### WHAT YOU ARE ASKED TO DO
Starting at the line that contains "Given the options" and ending at the last of the rows below, rewrite those lines as a numbered list with blank lines left out. Leave the pictures out of your answer.

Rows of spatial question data

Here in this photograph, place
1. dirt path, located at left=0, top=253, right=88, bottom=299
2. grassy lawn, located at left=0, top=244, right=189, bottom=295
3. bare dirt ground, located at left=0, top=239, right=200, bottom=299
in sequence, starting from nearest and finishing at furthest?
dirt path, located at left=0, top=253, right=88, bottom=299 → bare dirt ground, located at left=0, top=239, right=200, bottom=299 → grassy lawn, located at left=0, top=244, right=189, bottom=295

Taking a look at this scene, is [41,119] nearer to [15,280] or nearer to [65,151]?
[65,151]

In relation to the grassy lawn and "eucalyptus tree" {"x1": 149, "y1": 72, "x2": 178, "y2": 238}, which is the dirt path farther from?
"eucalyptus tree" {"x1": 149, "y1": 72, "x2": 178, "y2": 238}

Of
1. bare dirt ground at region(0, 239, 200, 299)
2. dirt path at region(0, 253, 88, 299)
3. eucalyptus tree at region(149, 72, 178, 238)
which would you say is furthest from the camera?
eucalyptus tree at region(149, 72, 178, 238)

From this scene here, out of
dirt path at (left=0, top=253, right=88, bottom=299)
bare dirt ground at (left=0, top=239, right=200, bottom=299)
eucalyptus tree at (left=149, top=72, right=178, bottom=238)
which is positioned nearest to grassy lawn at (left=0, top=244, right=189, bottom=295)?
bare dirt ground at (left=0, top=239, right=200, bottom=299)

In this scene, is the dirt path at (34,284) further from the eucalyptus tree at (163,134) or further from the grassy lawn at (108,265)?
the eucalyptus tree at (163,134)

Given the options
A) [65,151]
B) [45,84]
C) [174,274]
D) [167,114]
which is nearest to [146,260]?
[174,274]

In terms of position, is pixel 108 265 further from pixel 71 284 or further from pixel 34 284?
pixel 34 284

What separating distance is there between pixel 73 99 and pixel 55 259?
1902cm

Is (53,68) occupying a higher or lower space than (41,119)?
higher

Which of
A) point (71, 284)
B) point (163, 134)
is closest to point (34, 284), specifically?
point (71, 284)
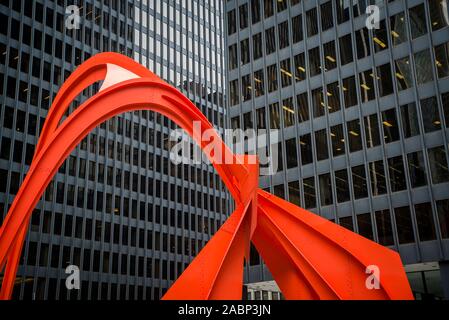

### OUTPUT BELOW
1. Given the options
2. A) [65,151]
3. B) [45,84]
4. C) [174,274]
5. D) [167,114]
6. which is nearest to [146,260]?
7. [174,274]
8. In terms of position, is pixel 108 265 further from pixel 71 284 or further from pixel 34 284?
9. pixel 34 284
10. What separating distance is there between pixel 73 99 and pixel 55 259?
11. 1902cm
12. Is (53,68) occupying a higher or lower space than (41,119)?
13. higher
14. Which of
15. A) point (71, 284)
16. B) point (163, 134)
17. is closest to point (34, 284), specifically?
18. point (71, 284)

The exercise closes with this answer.